--- SELECTED PASSAGE ---

Reputation: 12112
I have a directory structured like so:
temp/Tweets/userId123/Tweets.csv
temp/Tweets/userId456/Tweets.csv
temp/Tweets/userId789/Tweets.csv
temp/Mentions/userId123/Mentions.csv
temp/Mentions/userId456/Mentions.csv
temp/Mentions/userId789/Mentions.csv
.
.
.
The data is structured by the type of data entity, I want to restructure it by the user, like so:
final/userId123/Tweets.csv
final/userId123/Mentions.csv
.
.
final/userId456/Tweets.csv
final/userId456/Mentions.csv
.
.
I've been looking around on google/StackOverflow/Spark docs, but haven't seen a way to do this, but I think there should be a way to modify the directory structure. How can I do this?
Upvotes: 1
Views: 1996
Reputation: 61666
You have the possibility to use the hadoop.fs.FileSystem
API from Scala (or Python or Java - here I'll use Scala):
import org.apache.hadoop.conf.Configuration
import org.apache.hadoop.fs.{FileSystem, Path}
First, let's define a way to list userids hdfs folders:
def listFolderNamesInFolder(hdfsPath: String): List[String] =
FileSystem
.get(new Configuration())
.listStatus(new Path(hdfsPath))
.flatMap(status => if (!status.isFile) Some(status.getPath.getName) else None)
.toList
Then let's define two helpers to move hdfs files and create hdfs folders:
def moveFile(oldPath: String, newPath: String): Unit = {
val fileSystem = FileSystem.get(new Configuration())
fileSystem.rename(new Path(oldPath), new Path(newPath))
}
def createFolder(hdfsPath: String): Unit =
FileSystem.get(new Configuration()).mkdirs(new Path(hdfsPath))
Finally, let's loop over each userid folder and move each Tweets, Mentions files to the associated final folder:
def moveTweetFiles(hdfsPath: String): Unit =
listFolderNamesInFolder(s"$hdfsPath/temp/Tweets").foreach {
case userid =>
createFolder(s"$hdfsPath/final/$userid")
moveFile(
s"$hdfsPath/temp/Tweets/$userid/Tweets.csv",
s"$hdfsPath/final/$userid/Tweets.csv")

--- WORK TO BE COMPLETED ---
Revise the directory-restructuring thread starting at "fileSystem.rename(new Path(oldPath), new" and ending at "FileSystem.get(new Configuration()).mkdirs(new Path(hdfsPath))", replacing "hdfsPath" with "folderPath" everywhere it appears.

--- EXERCISE DATA ---
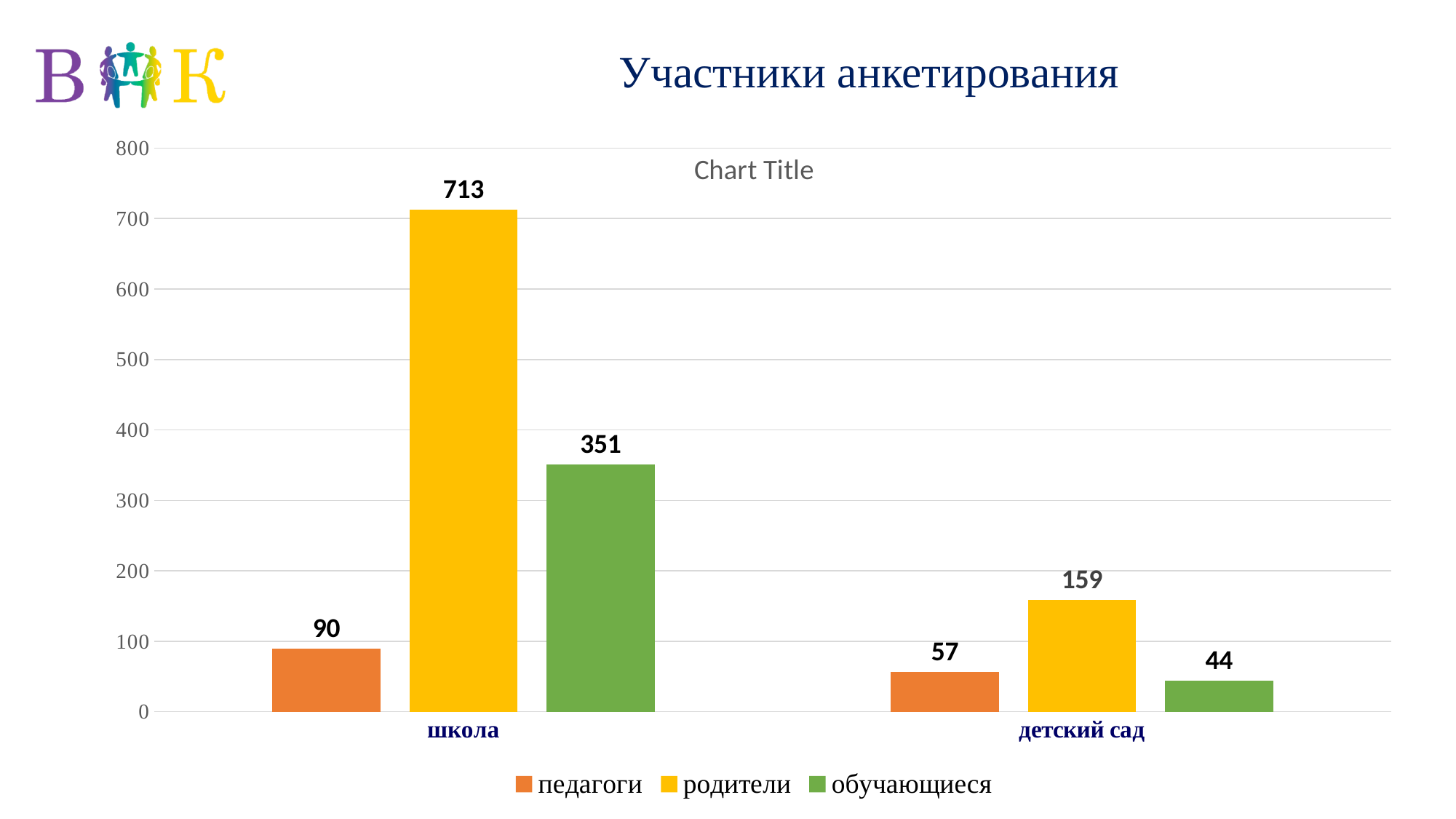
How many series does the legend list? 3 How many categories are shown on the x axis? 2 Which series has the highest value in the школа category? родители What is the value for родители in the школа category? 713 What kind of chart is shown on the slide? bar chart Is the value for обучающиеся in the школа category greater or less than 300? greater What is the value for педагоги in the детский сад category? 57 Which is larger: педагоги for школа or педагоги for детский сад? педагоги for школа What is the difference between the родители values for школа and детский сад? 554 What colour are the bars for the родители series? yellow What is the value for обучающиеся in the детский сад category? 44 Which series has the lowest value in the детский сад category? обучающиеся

---

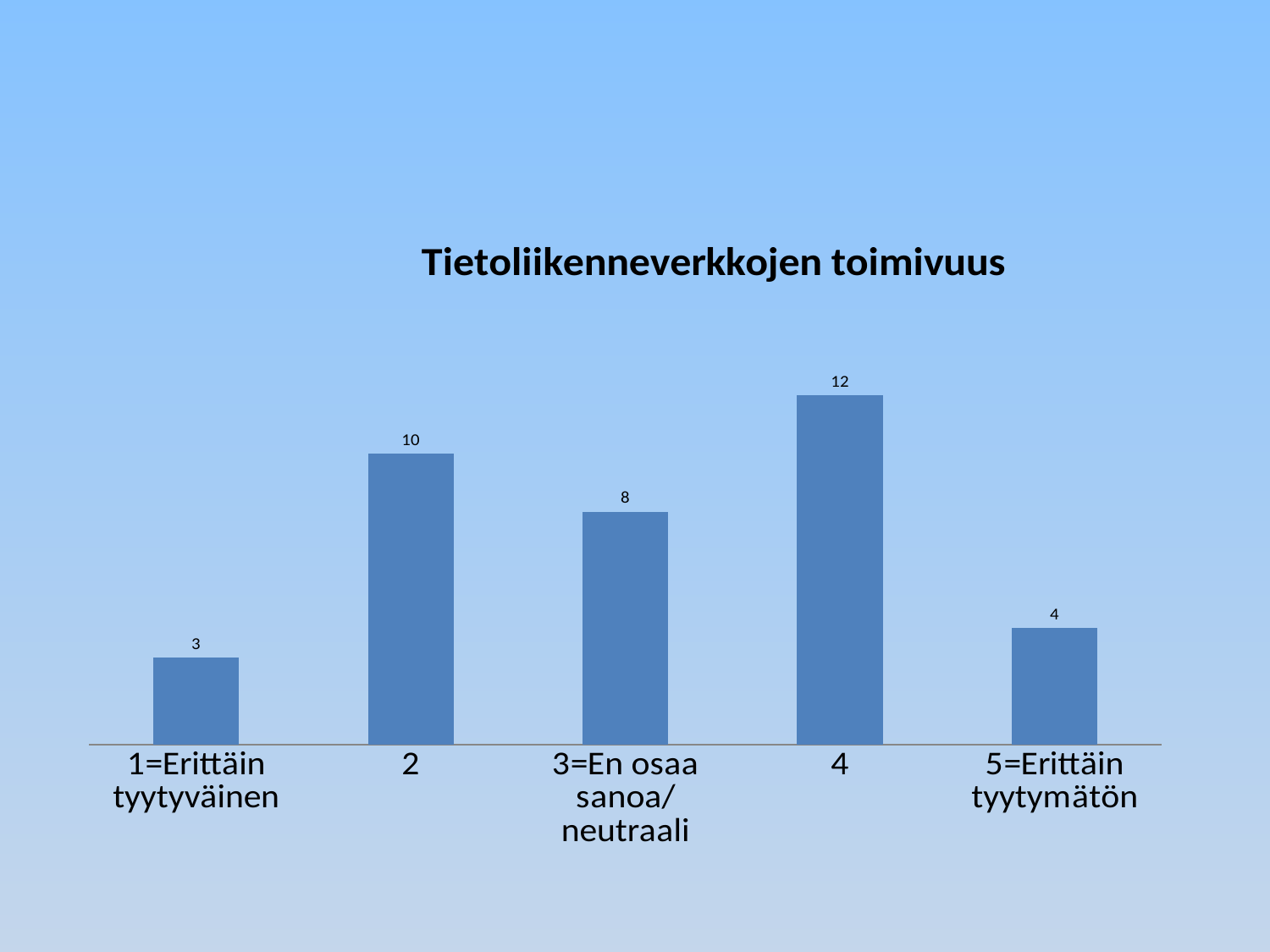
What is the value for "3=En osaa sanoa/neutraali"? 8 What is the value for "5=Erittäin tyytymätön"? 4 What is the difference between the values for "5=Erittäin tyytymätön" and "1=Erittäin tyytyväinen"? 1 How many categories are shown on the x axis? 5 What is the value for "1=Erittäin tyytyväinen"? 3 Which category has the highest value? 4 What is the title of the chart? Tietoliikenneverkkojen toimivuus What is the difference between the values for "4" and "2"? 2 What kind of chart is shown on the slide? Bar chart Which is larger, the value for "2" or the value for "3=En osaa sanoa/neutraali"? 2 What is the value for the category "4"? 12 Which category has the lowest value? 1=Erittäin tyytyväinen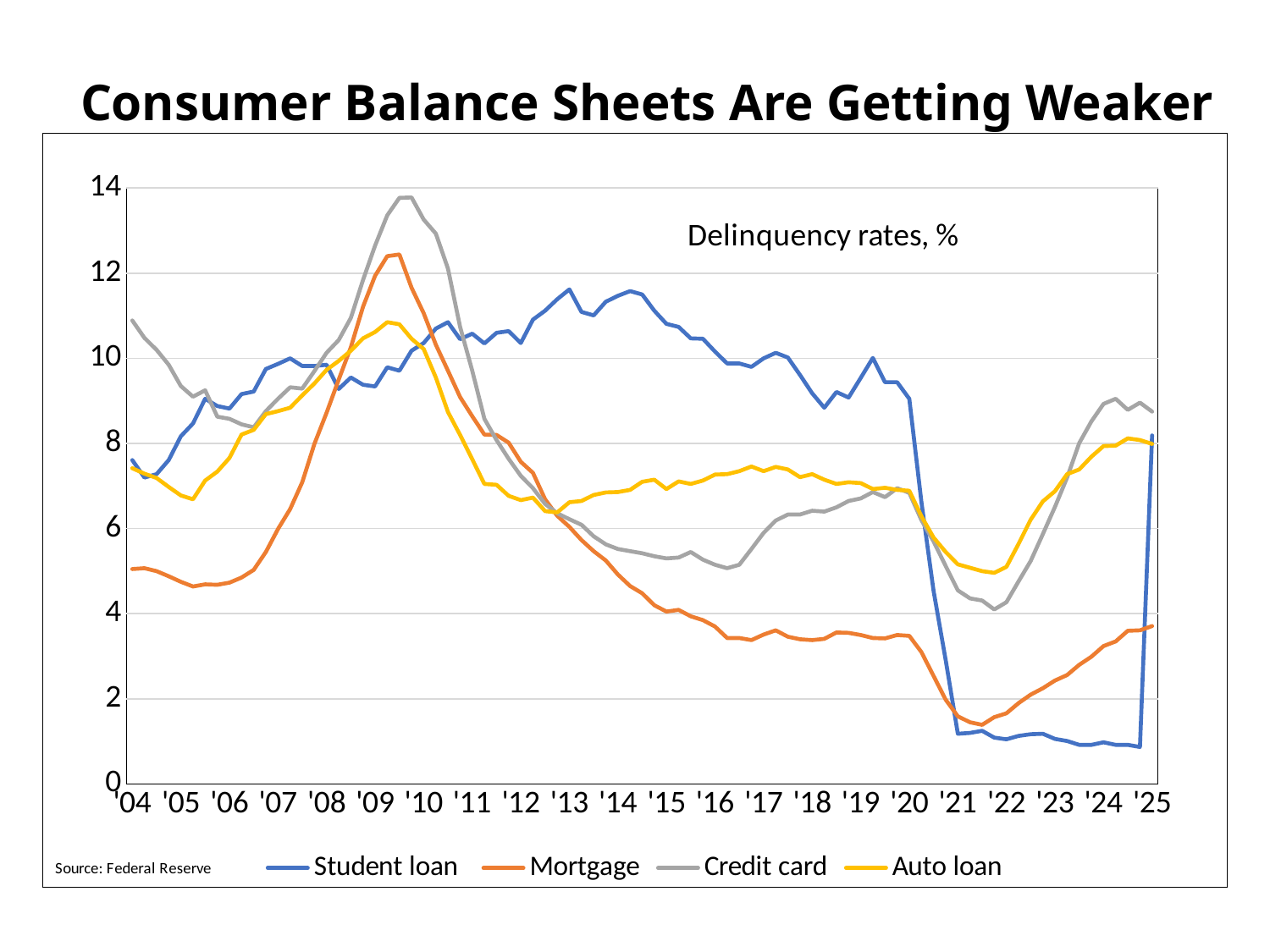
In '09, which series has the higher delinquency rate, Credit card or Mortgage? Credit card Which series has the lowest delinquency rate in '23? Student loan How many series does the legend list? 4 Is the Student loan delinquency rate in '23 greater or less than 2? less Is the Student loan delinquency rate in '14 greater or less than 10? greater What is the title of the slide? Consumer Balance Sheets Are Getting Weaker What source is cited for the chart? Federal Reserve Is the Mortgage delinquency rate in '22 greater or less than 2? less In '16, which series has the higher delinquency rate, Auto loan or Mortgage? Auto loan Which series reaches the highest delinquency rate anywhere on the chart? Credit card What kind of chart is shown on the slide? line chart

--- ANSWER SECTION ---
fileSystem.rename(new Path(oldPath), new Path(newPath))
}
def createFolder(folderPath: String): Unit =
FileSystem.get(new Configuration()).mkdirs(new Path(folderPath))